Exercise brief: Leaving out every picture, copy the lines of the material below exactly, from the line containing "Fresh fruits and" through the line containing "Curved Wool Coat".

The data:

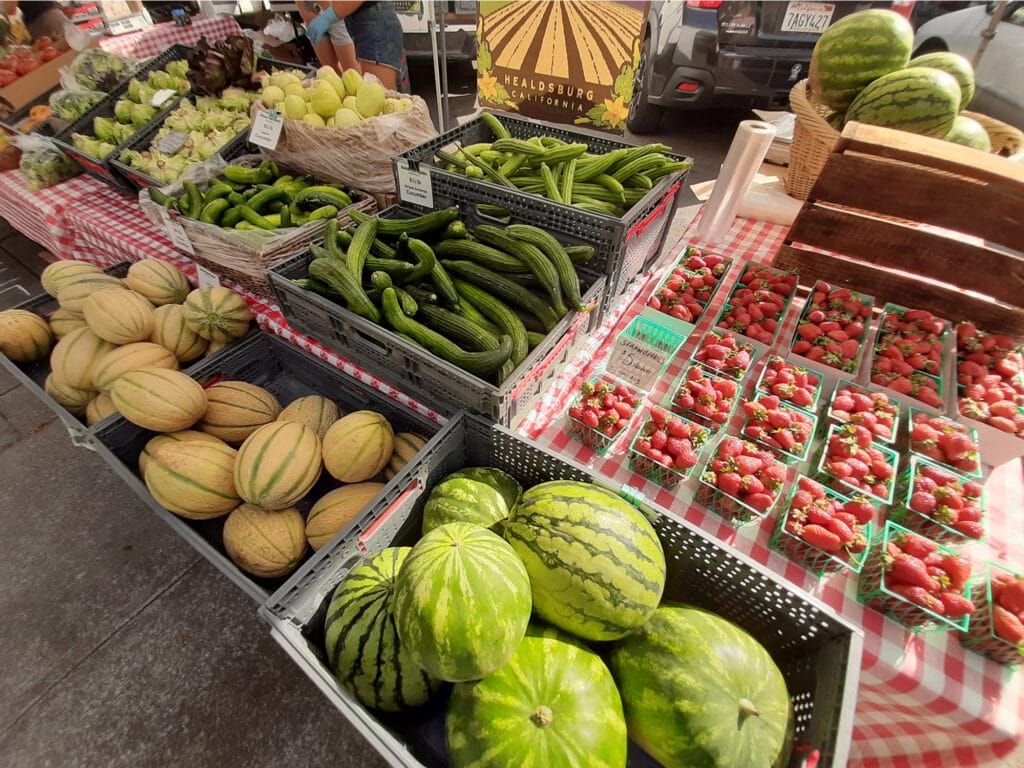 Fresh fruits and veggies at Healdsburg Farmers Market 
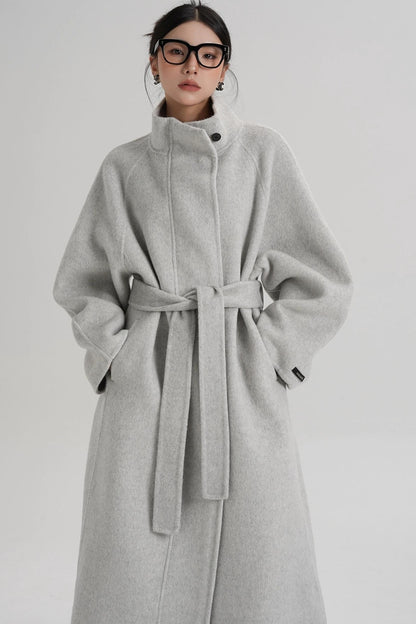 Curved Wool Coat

--

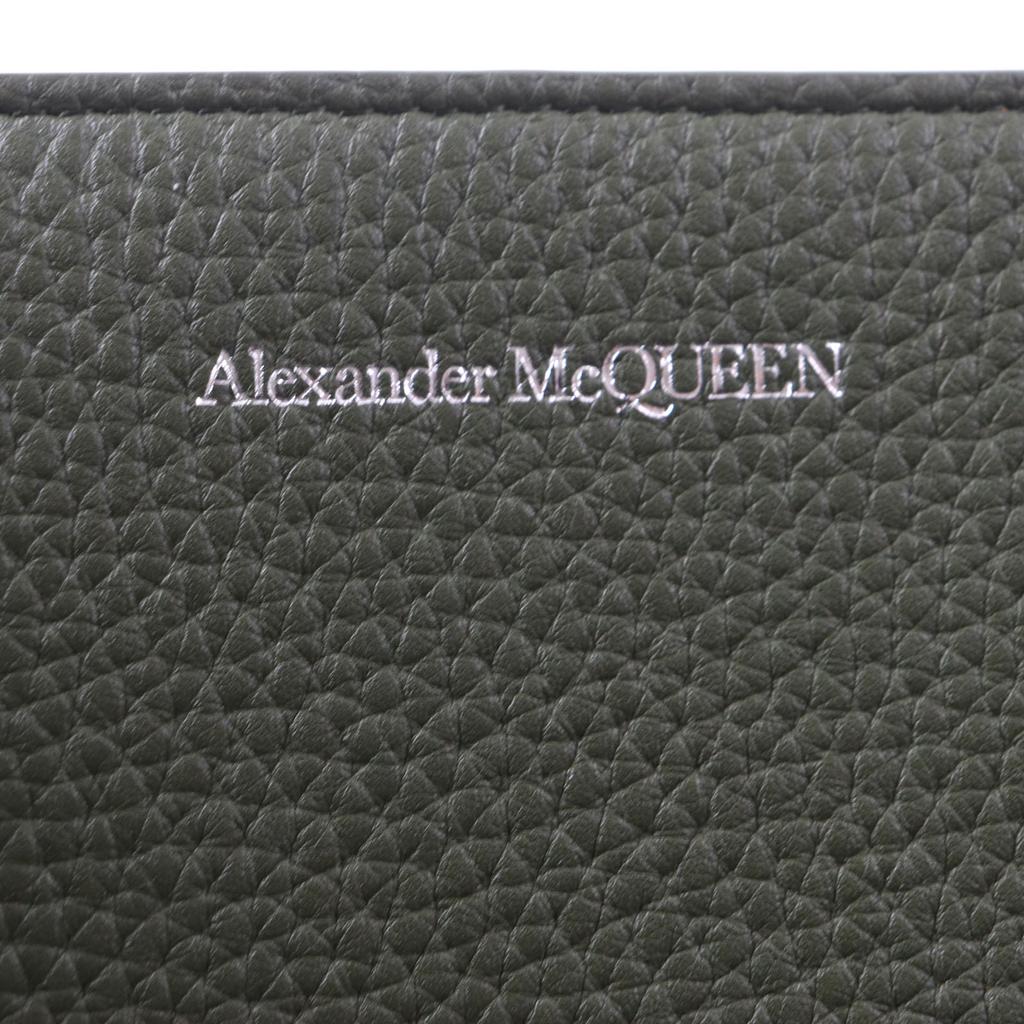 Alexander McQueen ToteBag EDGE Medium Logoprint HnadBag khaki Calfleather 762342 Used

Answer to the problem:
 Fresh fruits and veggies at Healdsburg Farmers Market 
 Curved Wool Coat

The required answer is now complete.